Amran: Operasi Pasar untuk Intervensi Harga Beras Lanjut sampai Februari 2026

3 hours ago 7

REPUBLIKA.CO.ID, JAKARTA -- Kepala Badan Pangan Nasional (Bapanas/National Food Agency/NFA) Andi Amran Sulaiman memastikan operasi pasar akan terus digencarkan hingga Februari 2026. Langkah ini menjadi bentuk intervensi pemerintah untuk menstabilkan harga beras, sesuai arahan Presiden Prabowo Subianto.

Amran menyampaikan, program Stabilisasi Pasokan dan Harga Beras (SPHP) yang dijalankan melalui Perum Bulog masih memiliki alokasi lebih dari satu juta ton hingga akhir tahun. Dengan demikian, kegiatan operasi pasar dapat berlanjut tanpa gangguan pasokan sampai awal tahun depan.

“Bapak Presiden perintahkan operasi pasar terus-menerus. Alokasi stok kita masih ada satu juta lebih untuk SPHP beras.
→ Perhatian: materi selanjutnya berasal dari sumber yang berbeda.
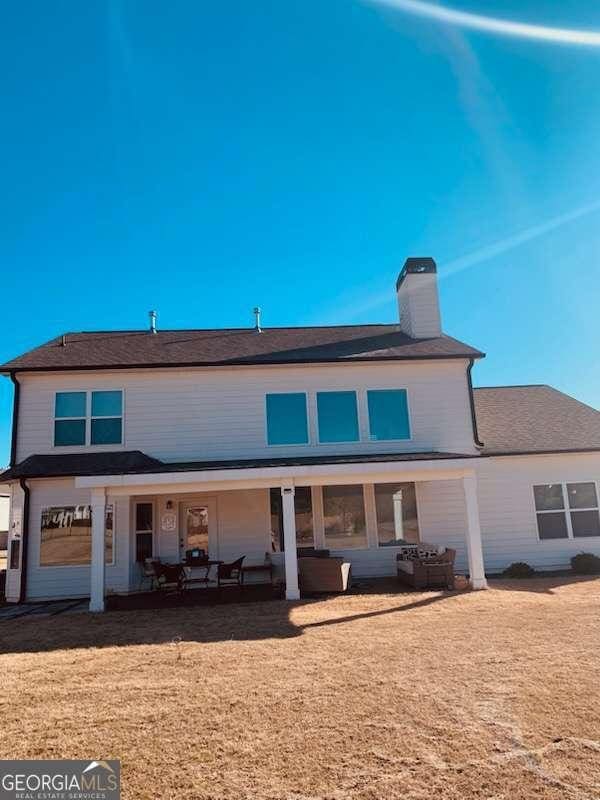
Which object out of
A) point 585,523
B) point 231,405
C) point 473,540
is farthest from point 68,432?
point 585,523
Ini operasi pasar sampai Januari, Februari 2026. Yang penting, sekarang kita operasi pasar terus,” ujarnya dalam konferensi pers di Kantor Kementerian Pertanian, Jakarta, dikutip Selasa (21/10/2025).

Berdasarkan laporan realisasi penjualan SPHP per 19 Oktober 2025, dari total target 1,5 juta ton sepanjang tahun, sekitar 492,9 ribu ton telah tersalurkan ke masyarakat. Beras SPHP dijual di bawah Harga Eceran Tertinggi (HET) beras medium untuk menjaga keterjangkauan harga bagi konsumen.

Distribusi beras SPHP dilakukan melalui berbagai jalur, termasuk pasar tradisional dan ritel modern. Penyaluran melalui pasar tradisional tercatat sebanyak 51,8 ribu ton, sedangkan melalui ritel modern mencapai 17,3 ribu ton.

Amran menegaskan, kebijakan HET dirancang agar keseimbangan harga antara petani dan konsumen tetap terjaga. Pemerintah juga menetapkan Harga Acuan Pembelian (HAP) di tingkat produsen dan Harga Acuan Penjualan (HAP) di tingkat konsumen sebagai panduan perdagangan pangan.

“Harga eceran tertinggi itu tujuannya menjaga petani untung, konsumen juga tersenyum. Dua-duanya harus seimbang,” kata tokoh yang juga menjabat sebagai Menteri Pertanian tersebut.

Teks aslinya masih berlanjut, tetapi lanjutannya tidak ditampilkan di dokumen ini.